Excerpt
The core Bitcoin network can scale to much higher transaction rates than are seen today, assuming that nodes in the network are primarily running on high end servers rather than desktops. Bitcoin was designed to support lightweight clients that only process small parts of the block chain (see simplified payment verification below for more details on this). A configuration in which the vast majority of users sync lightweight clients to full nodes.
The requirement of expensive full nodes is controversial. While having a high-capacity set of full nodes increases the on-blockchain transaction rate, the requirement of full nodes to be high capacity has a centralizing effect. Scalability solutions that don't require high capacity full nodes include sidechains and the Lightning Network.
VISA handles on average around 2,000 transactions per second (tps), so call it a daily peak rate of 4,000 tps. It has a peak capacity of around 56,000 transactions per second,  however they never actually use more than about a third of this even during peak shopping periods. 
PayPal, in contrast, handles around 10 million transactions per day for an average of 115 tps. 
Let's take 4,000 tps as starting goal. Obviously if we want Bitcoin to scale to all economic transactions worldwide, including cash, it'd be a lot higher than that, perhaps more in the region of a few hundred thousand tps. And the need to be able to withstand DoS attacks (which VISA does not have to deal with) implies we would want to scale far beyond the standard peak rates. Still, picking a target let us do some basic calculations even if it's a little arbitrary.
Today the Bitcoin network is restricted to a sustained rate of 7 tps due to the bitcoin protocol restricting block sizes to 1MB.
Increasing Block Size
Increasing the blocksize is the easiest solution to implement, as it only requires changing one line of code, and is possible today. However, increasing the power of full nodes increases the cost and increasing the cost of full nodes has a centralizing effect. While a miner can run a full node, they have less and less reason to as blocks become more and more expensive to process. As less miners run full nodes, power over the mining network and ability to reverse transactions increases.
The protocol has two parts. Nodes send "inv" messages to other nodes telling them they have a new transaction. If the receiving node doesn't have that transaction it requests it with a getdata.
The big cost is the crypto and block chain lookups involved with verifying the transaction. Verifying a transaction means some hashing and some ECDSA signature verifications. RIPEMD-160 runs at 106 megabytes/sec (call it 100 for simplicity) and SHA256 is about the same. So hashing 1 megabyte should take around 10 milliseconds and hashing 1 kilobyte would take 0.01 milliseconds - fast enough that we can ignore it.
Bitcoin is currently able (with a couple of simple optimizations that are prototyped but not merged yet) to perform around 8000 signature verifications per second on an quad core Intel Core i7-2670QM 2.2Ghz processor. The average number of inputs per transaction is around 2, so we must halve the rate. This means 4000 tps is easily achievable CPU-wise with a single fairly mainstream CPU.

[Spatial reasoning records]
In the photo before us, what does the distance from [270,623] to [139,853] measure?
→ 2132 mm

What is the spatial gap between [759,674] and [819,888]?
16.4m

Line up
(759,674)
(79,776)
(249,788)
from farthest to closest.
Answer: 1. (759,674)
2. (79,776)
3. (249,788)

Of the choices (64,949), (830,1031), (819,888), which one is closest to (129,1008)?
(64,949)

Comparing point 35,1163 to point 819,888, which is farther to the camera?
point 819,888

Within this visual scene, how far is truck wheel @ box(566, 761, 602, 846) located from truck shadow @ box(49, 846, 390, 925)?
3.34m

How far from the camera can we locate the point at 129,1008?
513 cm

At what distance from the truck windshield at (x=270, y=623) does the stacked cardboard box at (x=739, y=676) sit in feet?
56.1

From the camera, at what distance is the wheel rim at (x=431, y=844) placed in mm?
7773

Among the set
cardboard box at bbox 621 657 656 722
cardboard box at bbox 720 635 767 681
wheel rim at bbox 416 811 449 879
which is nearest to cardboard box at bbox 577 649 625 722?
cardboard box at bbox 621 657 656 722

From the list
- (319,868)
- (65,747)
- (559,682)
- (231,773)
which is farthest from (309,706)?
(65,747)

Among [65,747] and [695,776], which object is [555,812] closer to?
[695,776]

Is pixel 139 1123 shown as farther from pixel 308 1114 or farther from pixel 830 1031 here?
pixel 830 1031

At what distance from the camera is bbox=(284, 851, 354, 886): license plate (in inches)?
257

Task instructions
Transcribe the passage of the Bitcoin scalability text between "VISA handles on" and "of 115 tps.", inclusive.

Task result
VISA handles on average around 2,000 transactions per second (tps), so call it a daily peak rate of 4,000 tps. It has a peak capacity of around 56,000 transactions per second,  however they never actually use more than about a third of this even during peak shopping periods. 
PayPal, in contrast, handles around 10 million transactions per day for an average of 115 tps.